→ Selected excerpt
Note : When you run 'locate' for the first time, you will get a message stating that the db is not available. Linux requires a database of all the files, which locate uses to find the files. The message would also state that you can log in as root and run a particular command. Simply doing so would get locate to work perfectly. To change to the superuser mode type 'su' at the prompt. Then type the command you were asked to run (as indicated in the message). Type <Ctrl>+D to exit the superuser mode. Now you can continue with locate commands as normal.

This article explains task scheduling using a program called cron which is used for complex task scheduling. Scheduling of tasks under Linux is an extremely powerful procedure which is used by almost everyone. The basic advantage of cron over at is that if you want a task to occur at regular intervals or basically more than once, then you don't have to repeatedly enter 'at' commands multiple times. You can use cron and feed in the number of times that you want the task to occur and cron handles the details of executing that task again and again.

 

Cron basically uses a particular table which has all the information about the task you want to execute and when you want to execute it. The user has to make this table and ask cron to use that table for its scheduling. You can make this table using any text editor such as vi or emacs and store it in any text file. This file is called the crontab file and I shall name mine as 'myjobs'.

→ What this exercise asks
A) In the Linux excerpt above, condense the paragraph beginning "This article explains task scheduling" into a short bulleted list that keeps its main facts.
B) Resume the Linux excerpt above, picking up right after its final sentence about naming the crontab file 'myjobs'.

→ Recorded data
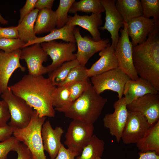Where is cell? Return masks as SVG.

→ Exercise responses
A)
- cron is a program used for complex task scheduling.
- Task scheduling under Linux is an extremely powerful procedure used by almost everyone.
- cron's main advantage over at is for tasks that should occur at regular intervals or more than once: you don't have to enter 'at' commands repeatedly.
- You give cron the number of times the task should occur, and cron handles executing it again and again.

B)
Procedure :

 

Simply make a new text file, and enter this line in that text file. I have named my text file (crontab file) as 'myjobs'

 

30 04 * 3-5 * backup

 

Save the file and then run this command at the prompt

 

$ crontab myjobs

 

Thats it !! Now you will have your program called backup (in case you really have one) running at the times you have set it to run.To run whichever program you want, you have to make similar entries in the crontab file that you make and simply tell cron which file you have made using the command 'crontab [filename]'

 

Remember that all the output that your executing program generates, will be sent to you as a local mail. Not your ISP mail but your local Linux mail. So next time you check your local mail, you would find a mail whose contents would be the output of your task that cron executed. I mean suppose you used cron to execute the 'ls' commmand at regular intervals, then you would receive mails whose content would be the directory listing of your linux filesystem.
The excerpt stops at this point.